(Exercise a):
Find every line in the records that contains the word "nearest", treating uppercase and lowercase as different.

---

Sampling and Empirical Distribution

Population

  • Set of all elements of interest

Sample

  • The part of the population upon which data is observed

Random Sample

  • A sample for which it is possible to calculate, before the sample is drawn, the chance with which any subset of elements will enter the sample. You can calculate the probability before you take the sample

  • All possible samples are not necessarily equally likely

  • Simple Random Sample = all possible samples of a particular size must be equally likely.

Random samples are important because they are representative samples

  • Similar to population in all important characteristics

  • Can be used to draw inference about the population

  • Good sampling procedures are used to guarantee a representative sample

Convenience samples

  • Sample consists of whomever “walks by”

  • similar to a volunteer sample

  • Neither convenience samples or volunteer sample are useful for inference

Sampling may be used to select units upon which data is collected will be collected from the target population.

To divide a large sample into test and training sets

  • Training data - used to develop predictive models

  • Test data - used to evaluate efficiency

Probability distributions can be determined analytically

For complex distributions, simulation is often easier

Empirical Distribution

Empirical = based on observation

Observations can be from repetitions of an experiment

  • All observed unique values

  • The proportion of times each value appears

  • Ex) Ages of 5 students are 18, 18, 19, 21, 22.

    • P(18) = 2/5, P(19) = 1/5, ….

Large Random Sampling

If you repeat an experiment a bunch of times, the proportion of times that an event occurs tends to get closer to the theoretical probability.

To make inferences, you have to have a measure of reliability. This can be done by bootstrapping ( generating a “new” sample )

Theoretical Sampling Distribution

Sample mean will be approximately normal for large samples

---

(Exercise b):
Write out the passage of the sampling notes from "For complex distributions, simulation" to "19, 21, 22.", word for word.

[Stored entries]
---

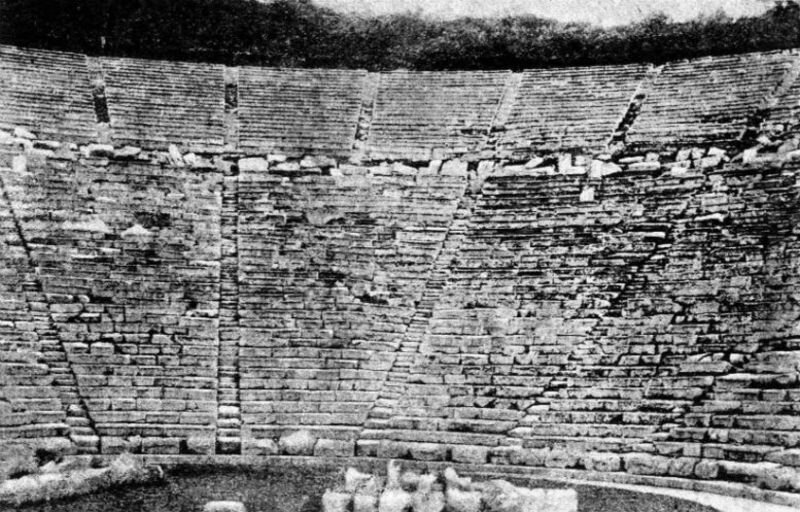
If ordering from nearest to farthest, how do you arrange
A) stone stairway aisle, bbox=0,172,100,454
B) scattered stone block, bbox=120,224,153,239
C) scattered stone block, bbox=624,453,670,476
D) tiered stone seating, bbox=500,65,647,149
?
scattered stone block, bbox=624,453,670,476 < stone stairway aisle, bbox=0,172,100,454 < scattered stone block, bbox=120,224,153,239 < tiered stone seating, bbox=500,65,647,149

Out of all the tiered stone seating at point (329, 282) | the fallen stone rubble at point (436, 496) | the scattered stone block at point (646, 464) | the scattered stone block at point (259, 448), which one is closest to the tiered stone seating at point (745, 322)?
the scattered stone block at point (646, 464)

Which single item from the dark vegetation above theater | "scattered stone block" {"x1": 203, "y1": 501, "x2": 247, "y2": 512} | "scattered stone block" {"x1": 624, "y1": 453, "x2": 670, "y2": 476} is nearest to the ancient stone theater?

---

(Complete response a):
If ordering from nearest to farthest, how do you arrange
Which single item from the dark vegetation above theater | "scattered stone block" {"x1": 203, "y1": 501, "x2": 247, "y2": 512} | "scattered stone block" {"x1": 624, "y1": 453, "x2": 670, "y2": 476} is nearest to the ancient stone theater?

(Complete response b):
For complex distributions, simulation is often easier

Empirical Distribution

Empirical = based on observation

Observations can be from repetitions of an experiment

  • All observed unique values

  • The proportion of times each value appears

  • Ex) Ages of 5 students are 18, 18, 19, 21, 22.